Owning vs Renting
- Lower cost upfront – As a renter, you will be required to pay first and last month’s rent and perhaps a security deposit for a pet. If you buy, you will be required to pay a hefty down payment, plus costs for the home inspection, closing costs and other potential items such as a survey and sewer scope. It’s a difference of a few thousand dollars if you rent compared with tens or even hundreds of thousands of dollars if you buy. Freedom and flexibility – If you are new to the area, you can rent and use this time to check out neighbourhoods to see where you might possibly want to buy. By renting you can test an area without committing to it.
- Invest money elsewhere – You can take money that would normally be spent on a down payment and house costs and invest in the stock market or other investment opportunities that could get a better return on value, depending on location.
- Uncertainty in your career – If you think you might need to move in the near future, or are mulling job changes where you could be relocated elsewhere in the country, renting affords the freedom to come and go as needed.
- Uncertainty in income – If you expect a pay hike or pay cut in the near future, that can change your borrowing ability as well as impact your ability to pay a mortgage.
- Time to establish credit – Got bad credit?
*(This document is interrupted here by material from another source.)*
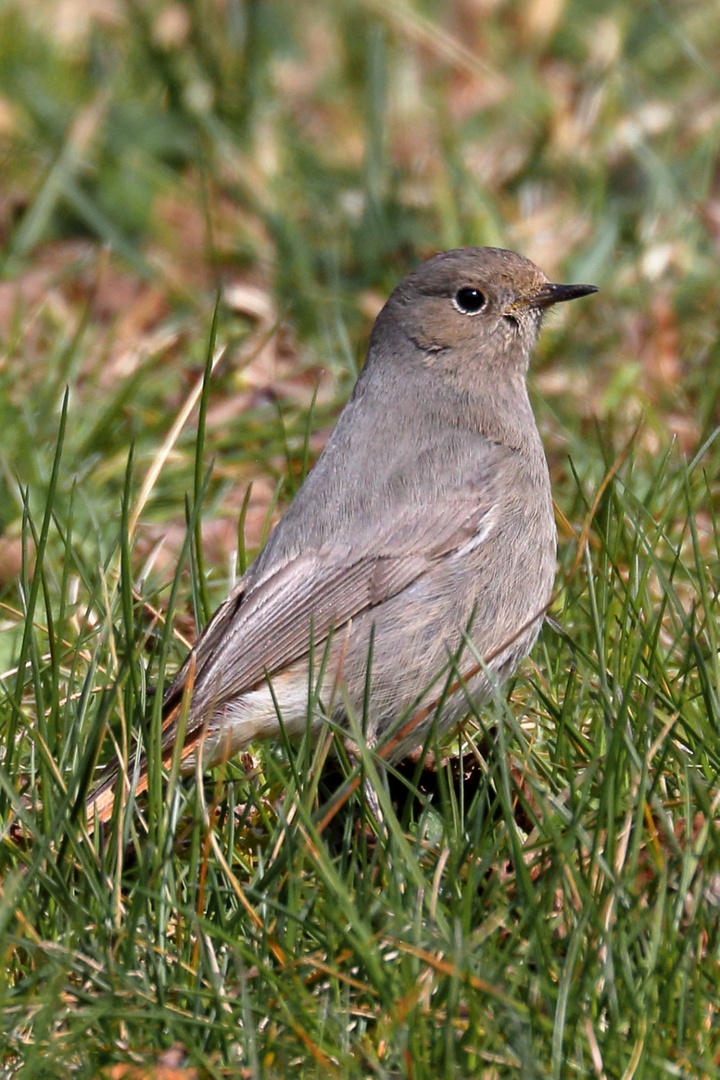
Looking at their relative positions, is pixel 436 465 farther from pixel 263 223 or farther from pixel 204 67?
pixel 204 67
By creating a history of on-time rental payments, it can help you build good credit that you would need to qualify for a mortgage.
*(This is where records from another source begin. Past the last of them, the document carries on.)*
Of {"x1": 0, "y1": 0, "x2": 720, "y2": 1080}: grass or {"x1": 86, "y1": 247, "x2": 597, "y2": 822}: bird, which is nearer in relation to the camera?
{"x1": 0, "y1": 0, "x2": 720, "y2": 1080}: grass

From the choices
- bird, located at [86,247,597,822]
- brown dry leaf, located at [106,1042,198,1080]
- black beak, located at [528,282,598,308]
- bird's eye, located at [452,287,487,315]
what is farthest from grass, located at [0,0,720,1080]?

- No maintenance – When the pipe leaks under the sink, you don’t head to your nearest hardware store, you head for the telephone and call the landlord.
- Incidental expenses – Occasionally, the landlord might pick up costs for utilities such as water, sewer, garbage, and in some cases heat and hot water as well.
- You may have no control over the fluctuation of your rent
- You might be limited in decorating the home or apartment.
- You won’t build equity in your home.